Data records:
____________________

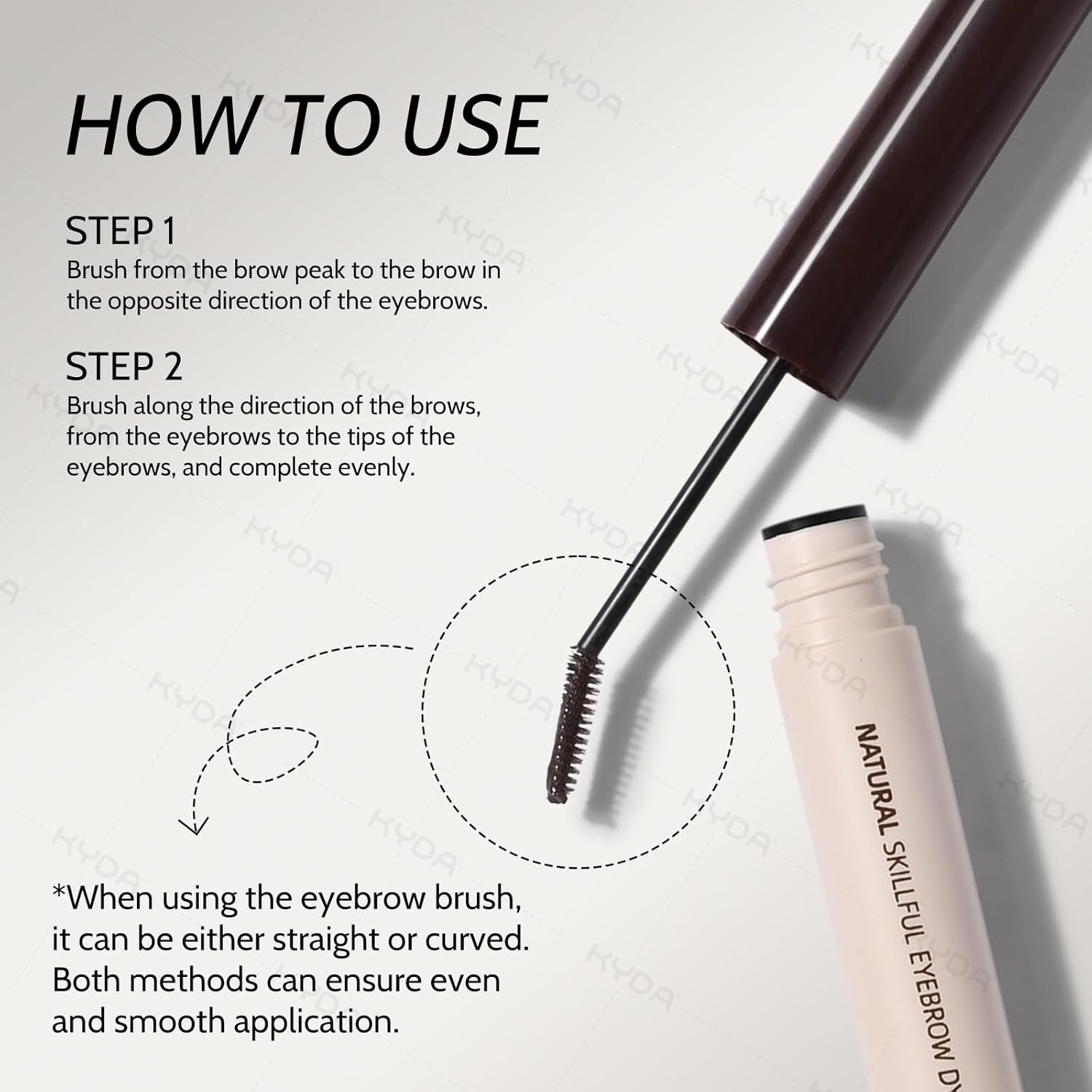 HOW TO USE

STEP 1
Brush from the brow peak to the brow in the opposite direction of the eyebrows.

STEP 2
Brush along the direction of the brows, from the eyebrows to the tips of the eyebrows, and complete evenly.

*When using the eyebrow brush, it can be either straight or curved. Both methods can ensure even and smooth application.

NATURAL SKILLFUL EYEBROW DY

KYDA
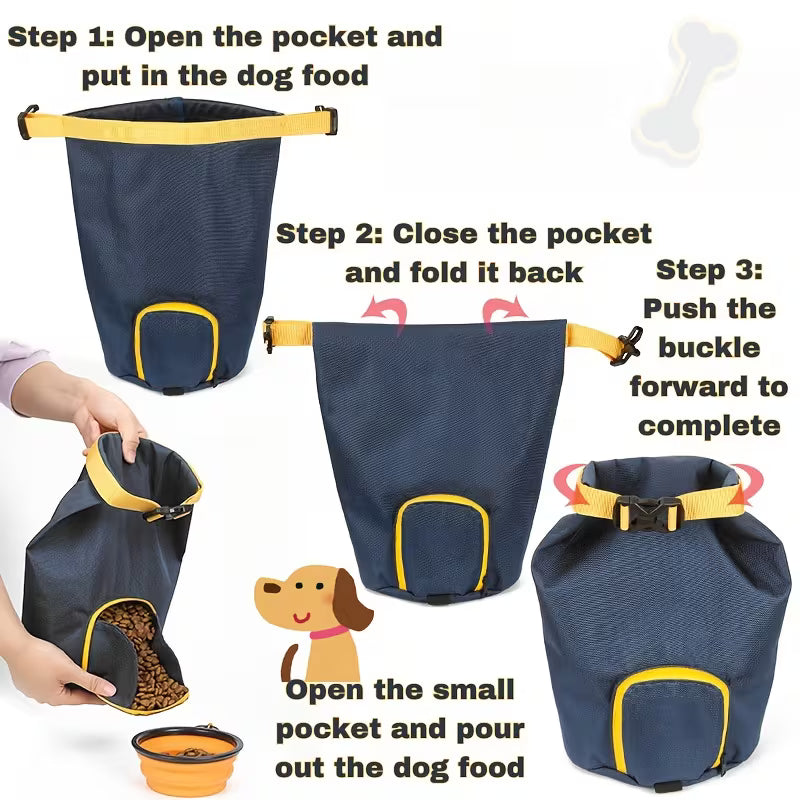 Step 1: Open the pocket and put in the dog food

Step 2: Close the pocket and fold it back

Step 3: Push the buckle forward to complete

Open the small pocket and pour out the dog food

____________________

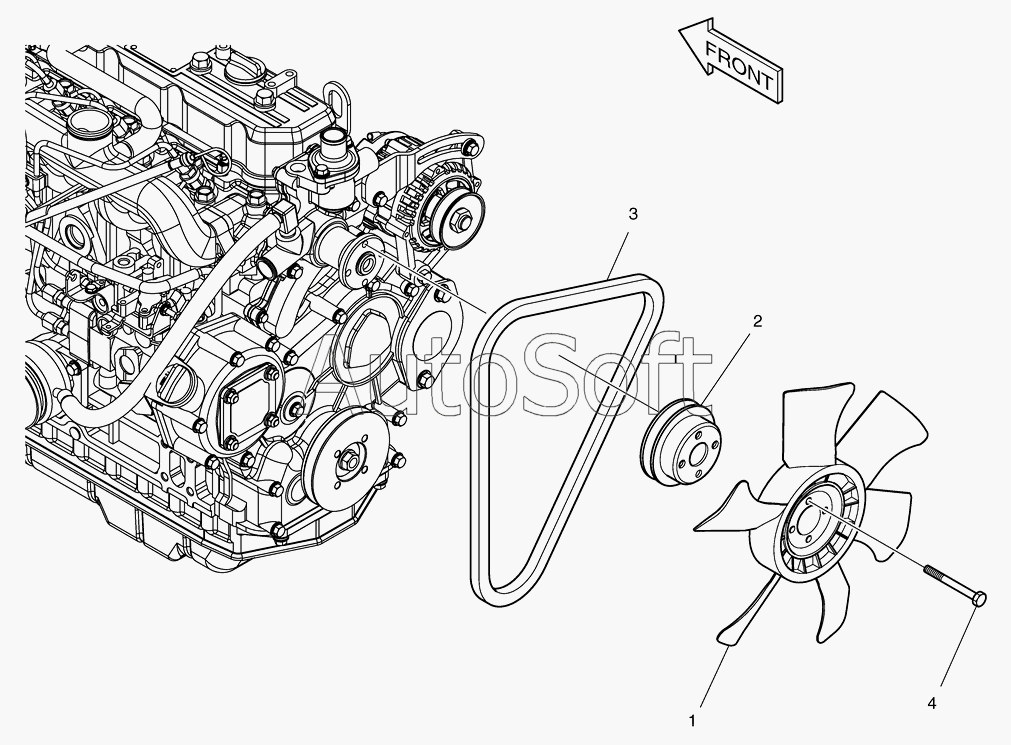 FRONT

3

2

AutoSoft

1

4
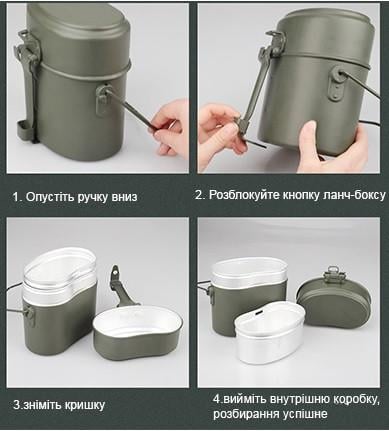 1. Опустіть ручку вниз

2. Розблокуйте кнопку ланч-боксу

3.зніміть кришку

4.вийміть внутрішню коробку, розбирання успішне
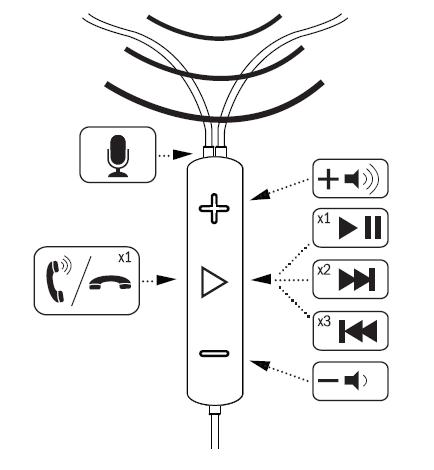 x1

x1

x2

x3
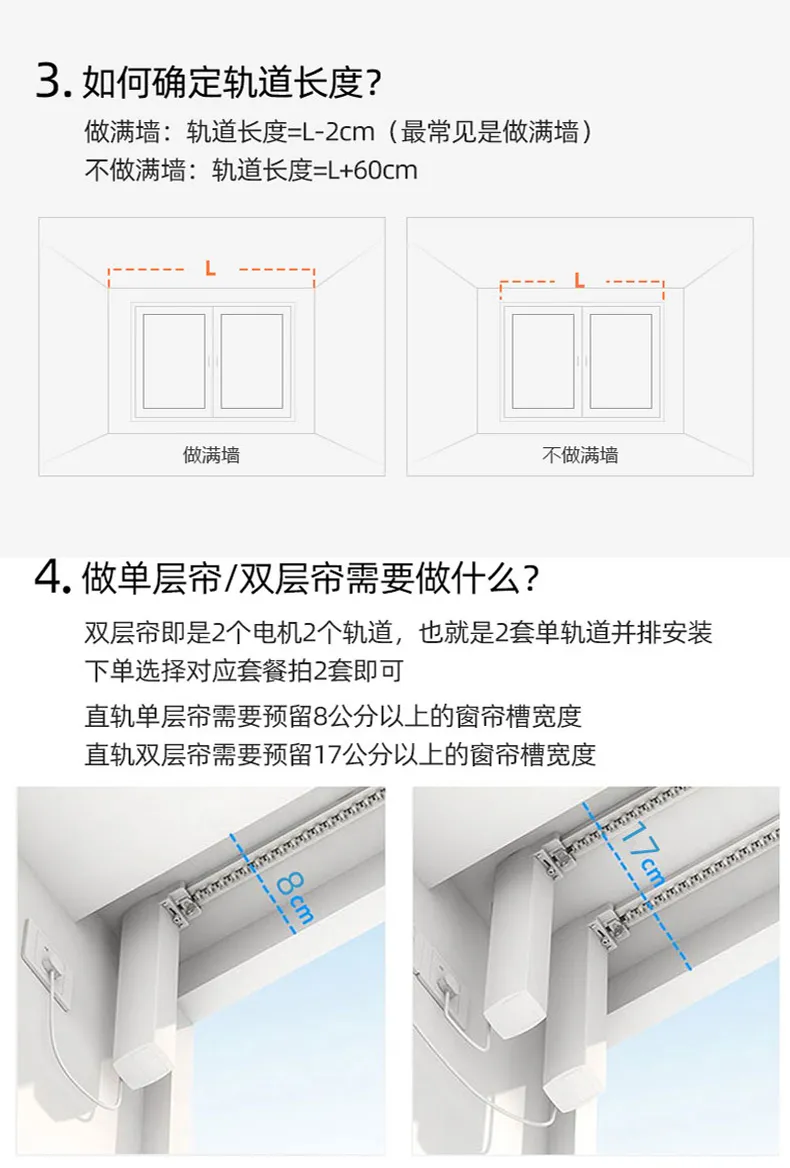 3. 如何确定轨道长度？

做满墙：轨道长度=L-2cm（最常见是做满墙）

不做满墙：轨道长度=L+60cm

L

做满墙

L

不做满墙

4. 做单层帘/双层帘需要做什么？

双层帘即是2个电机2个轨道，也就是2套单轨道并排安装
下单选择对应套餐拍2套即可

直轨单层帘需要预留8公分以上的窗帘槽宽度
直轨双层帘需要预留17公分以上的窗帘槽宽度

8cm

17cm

____________________

• PROBLEM DESCRIPTION
Copy the lines of the data above exactly as written, beginning with the line containing "Step 3: Push the buckle forward to complete" and ending with the line containing "Open the small", and leave out all other lines.

• YOUR RESPONSE
Step 3: Push the buckle forward to complete

Open the small pocket and pour out the dog food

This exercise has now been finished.